“My husband, Peter, and I and our four children lived in Mussoorie, North India, in the 1950s and 60s. He was the principal at the boarding school there. In July, 1963, I was about to give birth to our fourth child, when everything changed. Peter had gone up to the school to take the staff to a Bible study. While he was out, I got a phone call. His vehicle had gone over the edge, 75 feet down the hill. It was the monsoon, and the road had simply collapsed.”
“Somehow, I started walking up that hill, heavily pregnant. I had to see him. It was too steep for a rickshaw. When I reached the spot, they said that Peter had been thrown out of the van and it landed on top of him. They had found his body and put him in an ambulance. I got in too. Peter was not responsive, but during the trip he kept calling out, ‘Lord help me …’ over and over again.
“At the hospital, everyone was worried. Peter was vomiting blood. They weren’t sure if he would live through the night. I went to a nearby guesthouse and found a bed. I stayed awake for hours. At about 2am, I turned the light on, and reached for my Bible. It fell open at Psalm 91. The last two verses seemed to stand out from the page. ‘He will call upon me, and I will answer him. I will be with him in trouble. I will deliver him and honour him. With long life I will satisfy him and show him my salvation.’ (verses 15-16). Peter had been calling out to the Lord, all the way to Mussoorie in the ambulance, even though he was unresponsive.
“I turned the light off and I felt the most incredible sense of peace. It passed all understanding. I somehow knew the Lord was in charge and that he was with Peter, as well as with me and our unborn baby and our other children. Somehow, God would uphold us and answer us.
“I knew that God had upheld us before, in a different way. Ten months earlier, our three-year-old son had drowned in the school swimming pool. It was a tragedy. Our ayah [nanny] was with him at the time, and they weren’t able to revive him. All these years later, it’s still hard … and yet I know that the Lord allows things … and we don’t understand why.

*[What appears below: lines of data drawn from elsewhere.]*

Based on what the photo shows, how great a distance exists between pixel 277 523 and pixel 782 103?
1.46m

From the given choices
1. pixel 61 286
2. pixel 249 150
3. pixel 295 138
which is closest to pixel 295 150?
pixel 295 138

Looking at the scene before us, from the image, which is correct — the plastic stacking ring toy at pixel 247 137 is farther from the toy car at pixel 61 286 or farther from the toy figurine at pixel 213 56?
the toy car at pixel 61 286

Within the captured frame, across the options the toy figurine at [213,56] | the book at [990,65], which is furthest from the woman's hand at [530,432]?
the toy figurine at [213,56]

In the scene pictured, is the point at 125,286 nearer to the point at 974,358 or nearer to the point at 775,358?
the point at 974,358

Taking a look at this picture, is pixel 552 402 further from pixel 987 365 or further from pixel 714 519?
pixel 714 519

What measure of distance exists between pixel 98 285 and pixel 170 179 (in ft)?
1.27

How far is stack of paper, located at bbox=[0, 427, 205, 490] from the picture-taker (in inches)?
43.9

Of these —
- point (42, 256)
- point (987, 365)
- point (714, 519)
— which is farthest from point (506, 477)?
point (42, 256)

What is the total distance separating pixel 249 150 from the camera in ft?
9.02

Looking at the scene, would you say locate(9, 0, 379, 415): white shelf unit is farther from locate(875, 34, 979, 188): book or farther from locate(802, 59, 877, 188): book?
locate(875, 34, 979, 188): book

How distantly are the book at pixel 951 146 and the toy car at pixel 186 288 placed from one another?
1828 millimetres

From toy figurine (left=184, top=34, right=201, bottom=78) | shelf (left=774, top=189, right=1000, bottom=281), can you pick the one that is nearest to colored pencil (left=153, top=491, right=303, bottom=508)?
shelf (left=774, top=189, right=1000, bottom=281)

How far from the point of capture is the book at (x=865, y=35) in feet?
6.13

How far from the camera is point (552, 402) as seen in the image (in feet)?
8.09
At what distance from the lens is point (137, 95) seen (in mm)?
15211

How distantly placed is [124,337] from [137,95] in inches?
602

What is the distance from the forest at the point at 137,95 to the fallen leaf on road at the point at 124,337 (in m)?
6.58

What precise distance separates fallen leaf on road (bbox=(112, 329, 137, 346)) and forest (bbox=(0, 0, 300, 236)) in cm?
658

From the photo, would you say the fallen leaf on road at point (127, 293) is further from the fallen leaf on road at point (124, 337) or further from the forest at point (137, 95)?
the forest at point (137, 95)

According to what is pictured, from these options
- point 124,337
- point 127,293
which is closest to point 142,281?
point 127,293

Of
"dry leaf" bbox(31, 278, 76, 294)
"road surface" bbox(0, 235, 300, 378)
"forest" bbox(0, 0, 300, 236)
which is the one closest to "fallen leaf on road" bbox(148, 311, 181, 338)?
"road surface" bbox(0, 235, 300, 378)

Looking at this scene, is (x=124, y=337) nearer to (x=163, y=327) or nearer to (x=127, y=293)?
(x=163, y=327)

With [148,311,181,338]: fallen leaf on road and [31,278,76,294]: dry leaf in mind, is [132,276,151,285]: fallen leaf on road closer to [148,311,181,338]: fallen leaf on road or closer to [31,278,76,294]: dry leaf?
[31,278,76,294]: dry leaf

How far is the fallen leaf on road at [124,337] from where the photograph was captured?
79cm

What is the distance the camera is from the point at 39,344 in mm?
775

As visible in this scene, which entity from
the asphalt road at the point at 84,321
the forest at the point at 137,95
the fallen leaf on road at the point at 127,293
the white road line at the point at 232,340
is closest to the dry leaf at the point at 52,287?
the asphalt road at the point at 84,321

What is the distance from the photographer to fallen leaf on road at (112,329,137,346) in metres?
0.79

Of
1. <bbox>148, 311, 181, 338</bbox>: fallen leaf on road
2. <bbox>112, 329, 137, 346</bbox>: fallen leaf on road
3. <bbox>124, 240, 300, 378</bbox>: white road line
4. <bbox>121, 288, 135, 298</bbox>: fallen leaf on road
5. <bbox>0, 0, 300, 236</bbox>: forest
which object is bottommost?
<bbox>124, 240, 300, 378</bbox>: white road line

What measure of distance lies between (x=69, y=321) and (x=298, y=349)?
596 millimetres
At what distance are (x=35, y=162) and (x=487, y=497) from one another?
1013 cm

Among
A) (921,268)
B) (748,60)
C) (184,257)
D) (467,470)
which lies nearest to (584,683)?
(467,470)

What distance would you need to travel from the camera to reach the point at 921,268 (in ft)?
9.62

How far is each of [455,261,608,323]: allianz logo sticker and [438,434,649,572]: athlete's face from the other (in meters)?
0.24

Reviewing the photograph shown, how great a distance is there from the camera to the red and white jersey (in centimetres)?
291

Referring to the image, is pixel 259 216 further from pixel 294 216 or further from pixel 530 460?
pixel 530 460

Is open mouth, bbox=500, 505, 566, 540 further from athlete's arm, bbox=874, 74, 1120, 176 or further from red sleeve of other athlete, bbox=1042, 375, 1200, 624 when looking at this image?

“Three days after Peter’s accident, I went into labour. Peter was still unconscious. I gave birth without Peter there. Then, about a week after the accident, I walked into Peter’s hospital room. He was still not responding. There was a nurse by his bed. Her name was Daisy. She was reading her Bible, out loud. ‘Daisy,’ I said. ‘You’re reading Psalm 91!’
“’Yes,’ she said. Then I told her that I’d read Psalm 91 on the night of the accident. She said, ‘Helen, I was one of the nurses caring for Peter that night… and in the early hours of the morning, when we checked him, we couldn’t find a pulse. We prayed and laid hands on him, according to the Bible … and felt his pulse return, so we thanked the Lord and read Psalm 91 together.’
“‘Daisy,’ I said, ‘Do you know what time that was?’
“‘Of course,’ she said. ‘We entered the time on his chart. It was 2:10am.’
“It was the exact time I had been reading Psalm 91, in my room in the guesthouse. If I hadn’t entered the hospital room, at that moment, I wouldn’t have heard Daisy reading Psalm 91 and I wouldn’t have known her side of the story, and she wouldn’t have known mine.
“It showed me that God has a plan for us all. At times, we can’t see his purposes, or understand them, but we need to trust him.
“Peter survived. He’s 94 now and we’re enjoying long life! But God doesn’t always allow things to work out the way we want them to. Even so, every day, we have to trust that he’s in control. And that’s still true for me, today.”